Patients with non-cancer diagnoses, prognosis of ≤ 6 months, palliative goals of care, and preference for home as a place of care or death were enrolled between October 2017 and December 2021. First, we employed a single-arm prospective cohort design to assess symptom control and concordance between preferences and delivered care. Second, we compared healthcare utilisation, costs and place of death between programme decedents and non-cancer controls without palliative care identified retrospectively. Utilisation was analysed with Poisson regression, costs with generalised linear models (gamma log link), and logistic regression for home deaths, adjusting for baseline confounders.

Results

A total of 387 patients were enrolled in the programme. Patients experienced significant clinical benefit, with mean symptom scores improving by 2.5 points on the Edmonton Symptom Assessment Scale.
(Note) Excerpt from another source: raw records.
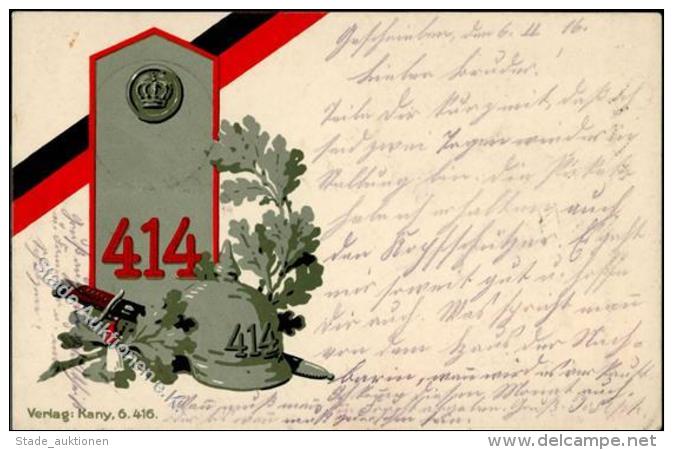 Regiment 5. Komp. Inf. Regt. Nr. 414 Pickelhaube  1916 I-II - Regiments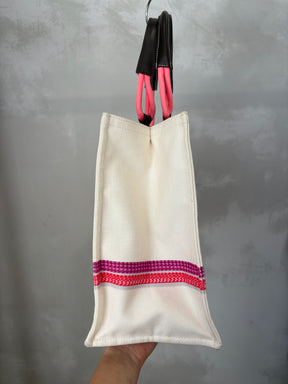 Longchamp Cream Pink and Purple Rope Print Canvas Tote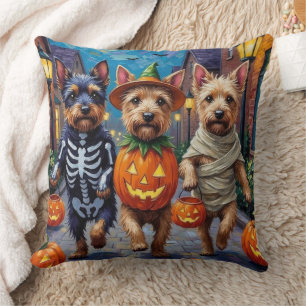 Cesky Terrier Süßigkeitenbetteln Halloween-Kostüm Kissen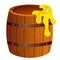 Color image of cartoon barrel of honey on white background. Vector illustration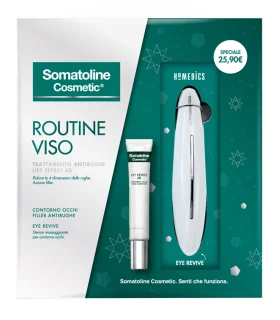 Somatoline Cosmetic Cofanetto di Natale 4D Occhi - Contorno occhi filler antirughe 15 ml + Dispositivo massaggiante per contorno occhi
Concordance between preferences and outcomes exceeded 94% for CPR status and medical treatments and 89% for place of death. Compared with controls, programme decedents incurred significantly lower utilisation and costs: admissions and length of stay (Rate Ratio [RR]: 0.65–0.85, p < 0.005), admission-related and total costs (Mean Ratio [MR]: 0.56–0.75, p < 0.001), and ED visits and costs (RR & MR: 0.69–0.81, p < 0.008). They were also 16.6 times more likely to die at home (95% CI: 10.2–27.0; p < 0.001).

Conclusion

Home-based palliative care improves symptom control, aligns care with preferences, and reduces acute hospital use and costs among this population.